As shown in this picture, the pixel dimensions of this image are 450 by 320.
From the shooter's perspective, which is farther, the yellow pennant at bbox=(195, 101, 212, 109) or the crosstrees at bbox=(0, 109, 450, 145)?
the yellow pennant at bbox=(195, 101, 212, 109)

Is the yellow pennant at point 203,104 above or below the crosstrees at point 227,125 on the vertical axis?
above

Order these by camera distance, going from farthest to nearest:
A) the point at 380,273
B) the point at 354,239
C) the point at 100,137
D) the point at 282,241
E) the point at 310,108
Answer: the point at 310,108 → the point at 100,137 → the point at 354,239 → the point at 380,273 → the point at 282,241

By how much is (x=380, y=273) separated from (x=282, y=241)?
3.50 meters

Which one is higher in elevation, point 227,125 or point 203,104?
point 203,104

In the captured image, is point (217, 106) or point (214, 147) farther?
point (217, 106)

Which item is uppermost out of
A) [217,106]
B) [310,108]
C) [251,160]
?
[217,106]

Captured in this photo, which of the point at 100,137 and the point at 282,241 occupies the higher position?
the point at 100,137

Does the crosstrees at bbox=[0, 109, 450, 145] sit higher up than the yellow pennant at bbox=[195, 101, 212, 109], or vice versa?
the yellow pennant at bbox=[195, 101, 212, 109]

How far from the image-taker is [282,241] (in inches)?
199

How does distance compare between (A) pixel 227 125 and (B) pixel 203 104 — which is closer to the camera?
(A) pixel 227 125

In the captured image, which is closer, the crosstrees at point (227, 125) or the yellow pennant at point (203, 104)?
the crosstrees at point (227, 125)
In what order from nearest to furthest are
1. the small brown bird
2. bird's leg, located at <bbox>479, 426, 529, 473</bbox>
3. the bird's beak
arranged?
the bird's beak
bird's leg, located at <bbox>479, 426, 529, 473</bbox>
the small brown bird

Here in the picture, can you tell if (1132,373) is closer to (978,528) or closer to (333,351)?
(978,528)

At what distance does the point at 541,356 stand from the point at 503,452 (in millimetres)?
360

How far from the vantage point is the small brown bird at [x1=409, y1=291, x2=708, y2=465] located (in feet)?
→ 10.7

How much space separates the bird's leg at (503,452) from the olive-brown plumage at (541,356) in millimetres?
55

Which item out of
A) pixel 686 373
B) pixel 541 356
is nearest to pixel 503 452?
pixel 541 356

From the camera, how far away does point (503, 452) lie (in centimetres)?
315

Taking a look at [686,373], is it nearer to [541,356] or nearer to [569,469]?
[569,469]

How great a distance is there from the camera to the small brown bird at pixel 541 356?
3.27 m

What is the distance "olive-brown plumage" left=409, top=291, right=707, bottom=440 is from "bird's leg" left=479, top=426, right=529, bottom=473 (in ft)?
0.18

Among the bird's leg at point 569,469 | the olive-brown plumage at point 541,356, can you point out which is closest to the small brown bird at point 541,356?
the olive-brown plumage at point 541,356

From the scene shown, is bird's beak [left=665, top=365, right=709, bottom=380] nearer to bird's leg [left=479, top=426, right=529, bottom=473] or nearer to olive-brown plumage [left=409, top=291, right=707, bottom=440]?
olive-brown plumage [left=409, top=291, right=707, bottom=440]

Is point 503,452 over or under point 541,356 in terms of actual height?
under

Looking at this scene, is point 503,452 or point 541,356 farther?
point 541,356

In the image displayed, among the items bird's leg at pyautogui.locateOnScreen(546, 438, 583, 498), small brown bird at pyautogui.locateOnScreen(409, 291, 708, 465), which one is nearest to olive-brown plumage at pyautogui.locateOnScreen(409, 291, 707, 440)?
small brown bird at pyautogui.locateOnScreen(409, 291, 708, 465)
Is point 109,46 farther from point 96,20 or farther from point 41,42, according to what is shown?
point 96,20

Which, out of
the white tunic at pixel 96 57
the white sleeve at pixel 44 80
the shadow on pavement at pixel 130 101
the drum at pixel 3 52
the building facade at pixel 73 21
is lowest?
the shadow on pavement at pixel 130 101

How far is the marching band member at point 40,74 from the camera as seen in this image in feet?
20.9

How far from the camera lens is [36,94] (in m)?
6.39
--------------------------------
Given problem:
Print every line of the records exactly. Omit nothing.

Full answer:
As shown in this picture, the pixel dimensions of this image are 450 by 320.
From the shooter's perspective, which is farther, the yellow pennant at bbox=(195, 101, 212, 109) or the crosstrees at bbox=(0, 109, 450, 145)?
the yellow pennant at bbox=(195, 101, 212, 109)

Is the yellow pennant at point 203,104 above or below the crosstrees at point 227,125 on the vertical axis?
above

Order these by camera distance, going from farthest to nearest:
A) the point at 380,273
B) the point at 354,239
C) the point at 100,137
D) the point at 282,241
E) the point at 310,108
Answer: the point at 310,108 → the point at 100,137 → the point at 354,239 → the point at 380,273 → the point at 282,241

By how much is (x=380, y=273) separated from (x=282, y=241)?
3.50 meters

Which one is higher in elevation, point 227,125 or point 203,104?
point 203,104

In the captured image, is point (217, 106) or point (214, 147) farther?
point (217, 106)

Which item is uppermost out of
A) [217,106]
B) [310,108]
C) [251,160]
?
[217,106]

Captured in this photo, which of the point at 100,137 and the point at 282,241 occupies the higher position?
the point at 100,137

Does the crosstrees at bbox=[0, 109, 450, 145] sit higher up than the yellow pennant at bbox=[195, 101, 212, 109], or vice versa?
the yellow pennant at bbox=[195, 101, 212, 109]

How far from the image-taker is [282,241] (in inches)?
199

How does distance compare between (A) pixel 227 125 and (B) pixel 203 104 — which is closer to the camera?
(A) pixel 227 125

In the captured image, which is closer, the crosstrees at point (227, 125) or the yellow pennant at point (203, 104)?
the crosstrees at point (227, 125)
In what order from nearest to furthest are
1. the small brown bird
2. bird's leg, located at <bbox>479, 426, 529, 473</bbox>
3. the bird's beak
arranged?
the bird's beak
bird's leg, located at <bbox>479, 426, 529, 473</bbox>
the small brown bird

Here in the picture, can you tell if (1132,373) is closer to (978,528) or closer to (333,351)?
(978,528)

At what distance does the point at 541,356 stand from the point at 503,452 (in millimetres)?
360

How far from the vantage point is the small brown bird at [x1=409, y1=291, x2=708, y2=465] located (in feet)?
→ 10.7

How much space separates the bird's leg at (503,452) from the olive-brown plumage at (541,356) in millimetres?
55

Which item out of
A) pixel 686 373
B) pixel 541 356
is nearest to pixel 503 452?
pixel 541 356

From the camera, how far away does point (503, 452) lie (in centimetres)?
315

Taking a look at [686,373], is it nearer to [541,356] or nearer to [569,469]?
[569,469]

How great a distance is there from the camera to the small brown bird at pixel 541 356?
3.27 m

What is the distance "olive-brown plumage" left=409, top=291, right=707, bottom=440 is from "bird's leg" left=479, top=426, right=529, bottom=473 (in ft)?
0.18

Among the bird's leg at point 569,469 | the olive-brown plumage at point 541,356, can you point out which is closest to the small brown bird at point 541,356?
the olive-brown plumage at point 541,356

From the scene shown, is bird's beak [left=665, top=365, right=709, bottom=380] nearer to bird's leg [left=479, top=426, right=529, bottom=473] or nearer to olive-brown plumage [left=409, top=291, right=707, bottom=440]?
olive-brown plumage [left=409, top=291, right=707, bottom=440]

Is point 503,452 over or under point 541,356 in terms of actual height?
under

Looking at this scene, is point 503,452 or point 541,356 farther?
point 541,356

In the image displayed, among the items bird's leg at pyautogui.locateOnScreen(546, 438, 583, 498), small brown bird at pyautogui.locateOnScreen(409, 291, 708, 465), which one is nearest to olive-brown plumage at pyautogui.locateOnScreen(409, 291, 707, 440)?
small brown bird at pyautogui.locateOnScreen(409, 291, 708, 465)
Is point 109,46 farther from point 96,20 or farther from point 41,42, according to what is shown?
point 96,20

Which, out of
the white tunic at pixel 96 57
the white sleeve at pixel 44 80
the shadow on pavement at pixel 130 101
the drum at pixel 3 52
the building facade at pixel 73 21
is lowest?
the shadow on pavement at pixel 130 101

How far is the marching band member at point 40,74 from the camera as seen in this image in feet?
20.9

How far from the camera lens is [36,94] (in m)?
6.39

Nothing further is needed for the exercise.